2. -exclude <string>: Multiple exclude options may be
specified. These strings are used for discovery just like
the values for diskstring. Only shallow discovery is done
on these diskstrings. Any disks found in the exclude
discovery will not be accessed. If they are also
discovered using the -diskstring strings, then the report
will include the information from shallow discovery along
with a message indicating the disk was excluded.
3. -former: Normally disks marked as former are not scanned,
but this option will scan them and include their contents
in the output. This is useful when it is necessary to
look at the contents of a disk that was dropped. Note
that dropped normal disks will not have any entries in
their allocation tables and thus only the physically
addressed extents will be dumped. Force dropped disks
will not have status former in their disk headers and are
not affected by this option. However if DROP DISKGROUP is
used, the disks will have the contents as of the time of
the drop, and will be in status former. Thus this option
is useful for extracting files from a dropped diskgroup.
4. -baddisks <diskgroup>: Normally disks with bad disk
headers, or that look like they were never part of a disk
group, will not be scanned. This option forces them to be
scanned anyway and to be considered part of the given
diskgroup. This is most useful when a disk header has
been damaged. The disk will still need to have a valid
allocation table to drive the scan unless -fullscan is
used. If block 0 is damaged, AMDU will try to read the
backup disk header. If this fails, and AMDU needs to
construct a working disk header, at least one block in the
first two AUs must be valid so that the disk number can be
determined. The options -ausize and -blksize are required
since these values are normally fetched from the disk header.

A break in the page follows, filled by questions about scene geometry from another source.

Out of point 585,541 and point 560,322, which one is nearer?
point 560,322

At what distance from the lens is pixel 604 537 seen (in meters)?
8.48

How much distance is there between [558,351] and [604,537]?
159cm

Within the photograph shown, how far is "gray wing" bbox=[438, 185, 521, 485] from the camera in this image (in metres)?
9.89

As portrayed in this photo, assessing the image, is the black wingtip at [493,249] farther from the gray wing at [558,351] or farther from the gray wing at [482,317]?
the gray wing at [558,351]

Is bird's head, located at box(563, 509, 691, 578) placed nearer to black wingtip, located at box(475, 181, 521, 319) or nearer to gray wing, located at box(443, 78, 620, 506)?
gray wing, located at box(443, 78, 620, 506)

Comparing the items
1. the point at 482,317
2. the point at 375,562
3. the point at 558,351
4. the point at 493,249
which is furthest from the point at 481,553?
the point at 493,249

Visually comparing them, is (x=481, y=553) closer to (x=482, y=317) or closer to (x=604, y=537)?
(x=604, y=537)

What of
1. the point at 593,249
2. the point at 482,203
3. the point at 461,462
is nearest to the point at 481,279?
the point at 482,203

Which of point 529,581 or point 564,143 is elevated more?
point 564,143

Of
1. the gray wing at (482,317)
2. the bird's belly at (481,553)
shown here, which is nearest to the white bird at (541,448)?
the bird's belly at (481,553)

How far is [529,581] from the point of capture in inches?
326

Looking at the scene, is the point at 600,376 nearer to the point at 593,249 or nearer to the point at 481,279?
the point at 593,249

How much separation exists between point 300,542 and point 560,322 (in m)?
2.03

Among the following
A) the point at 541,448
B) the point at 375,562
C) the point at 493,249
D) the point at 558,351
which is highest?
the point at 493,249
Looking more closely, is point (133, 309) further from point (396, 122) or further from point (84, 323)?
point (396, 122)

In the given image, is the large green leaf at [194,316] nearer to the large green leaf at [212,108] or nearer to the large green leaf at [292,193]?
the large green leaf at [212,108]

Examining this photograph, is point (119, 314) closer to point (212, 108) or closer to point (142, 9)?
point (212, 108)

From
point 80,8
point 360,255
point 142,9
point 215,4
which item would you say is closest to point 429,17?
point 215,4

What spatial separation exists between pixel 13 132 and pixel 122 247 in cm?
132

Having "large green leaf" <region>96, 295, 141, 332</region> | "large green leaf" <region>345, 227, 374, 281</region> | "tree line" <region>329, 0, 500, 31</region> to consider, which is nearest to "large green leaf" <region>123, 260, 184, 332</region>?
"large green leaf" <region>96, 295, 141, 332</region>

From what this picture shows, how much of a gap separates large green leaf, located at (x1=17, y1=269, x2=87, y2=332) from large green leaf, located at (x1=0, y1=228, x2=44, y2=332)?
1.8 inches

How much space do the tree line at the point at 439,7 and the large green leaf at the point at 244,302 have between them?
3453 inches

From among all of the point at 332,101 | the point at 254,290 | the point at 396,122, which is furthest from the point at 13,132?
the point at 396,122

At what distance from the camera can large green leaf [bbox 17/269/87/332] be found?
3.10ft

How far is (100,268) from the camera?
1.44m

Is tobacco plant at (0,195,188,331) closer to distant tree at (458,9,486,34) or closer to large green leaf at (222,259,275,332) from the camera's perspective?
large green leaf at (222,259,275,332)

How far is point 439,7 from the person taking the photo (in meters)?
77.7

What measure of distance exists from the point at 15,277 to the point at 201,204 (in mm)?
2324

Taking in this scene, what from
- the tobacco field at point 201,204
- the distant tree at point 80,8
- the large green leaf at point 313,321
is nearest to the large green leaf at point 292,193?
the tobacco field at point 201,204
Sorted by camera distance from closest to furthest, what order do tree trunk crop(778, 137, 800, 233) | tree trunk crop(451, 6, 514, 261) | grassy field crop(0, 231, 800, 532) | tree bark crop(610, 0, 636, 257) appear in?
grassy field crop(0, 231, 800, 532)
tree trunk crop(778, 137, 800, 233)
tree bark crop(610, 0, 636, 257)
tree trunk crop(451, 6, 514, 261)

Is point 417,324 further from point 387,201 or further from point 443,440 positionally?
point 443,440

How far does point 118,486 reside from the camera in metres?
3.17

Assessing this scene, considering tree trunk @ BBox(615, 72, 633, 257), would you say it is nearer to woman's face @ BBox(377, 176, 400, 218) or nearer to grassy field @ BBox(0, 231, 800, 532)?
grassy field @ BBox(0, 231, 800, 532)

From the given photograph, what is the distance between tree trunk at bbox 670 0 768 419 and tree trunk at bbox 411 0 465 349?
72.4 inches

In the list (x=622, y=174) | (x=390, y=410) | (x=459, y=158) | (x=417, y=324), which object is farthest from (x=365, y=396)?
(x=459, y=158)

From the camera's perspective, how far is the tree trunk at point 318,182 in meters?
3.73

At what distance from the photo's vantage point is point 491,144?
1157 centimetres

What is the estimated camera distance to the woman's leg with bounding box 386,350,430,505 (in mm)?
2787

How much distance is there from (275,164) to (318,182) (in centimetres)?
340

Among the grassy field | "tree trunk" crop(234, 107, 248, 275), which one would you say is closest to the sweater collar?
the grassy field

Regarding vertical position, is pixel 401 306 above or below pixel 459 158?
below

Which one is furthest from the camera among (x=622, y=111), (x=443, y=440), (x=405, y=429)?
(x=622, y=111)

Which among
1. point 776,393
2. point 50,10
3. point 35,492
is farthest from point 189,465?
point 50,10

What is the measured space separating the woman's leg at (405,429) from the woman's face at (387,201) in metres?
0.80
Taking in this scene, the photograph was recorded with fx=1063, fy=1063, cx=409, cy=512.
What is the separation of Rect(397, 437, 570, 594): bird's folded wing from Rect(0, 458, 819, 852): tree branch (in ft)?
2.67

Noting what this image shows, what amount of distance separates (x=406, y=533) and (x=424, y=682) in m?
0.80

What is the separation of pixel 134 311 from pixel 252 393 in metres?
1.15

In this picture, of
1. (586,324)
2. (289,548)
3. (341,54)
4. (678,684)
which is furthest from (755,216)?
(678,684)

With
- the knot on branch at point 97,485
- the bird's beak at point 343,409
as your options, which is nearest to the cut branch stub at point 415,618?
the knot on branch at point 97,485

If the diskgroup uses external redundancy then -external should
be specified. These values will be compared against any
valid disks found in the diskgroup and they must be the
same.
5. -directory <string>: This option completely eliminates
the discovery and disk scanning phases of operation. It
specifies the name of a dump directory from a previous
run of AMDU. The report file and map files are read
instead of doing a discovery and scan. The parsing of
these ASCII files is very dependent on them being exactly
as written by AMDU. AMDU is unlikely to work properly if
they have been modified by a text editor, or if some of
the files are missing or truncated. Note that the
directory may be a copy FTP'ed from another machine. The
other machine may even be a different platform with a
different endianess.
Read Control
These parameters control which AU's on a disk are read and
how they are found. Every AU read from a -dump diskgroup is
dumped, unless the -noimage output option is set. Reading
still checks for I/O errors and corrupt blocks even if -
noimage is set. The default scanning algorithm is to look
at the allocation table and dump any extent that contains
ASM metadata according to its allocation table entry. The
registries are not considered metadata and are not dumped
by default. Registries are not modified through the ASM
buffer cache, and may not have ASM block headers on them.
If part of the AU contains metadata blocks that were never
modified, then the unmodified blocks are not dumped. The
most common case is the extra blocks in an indirect extent.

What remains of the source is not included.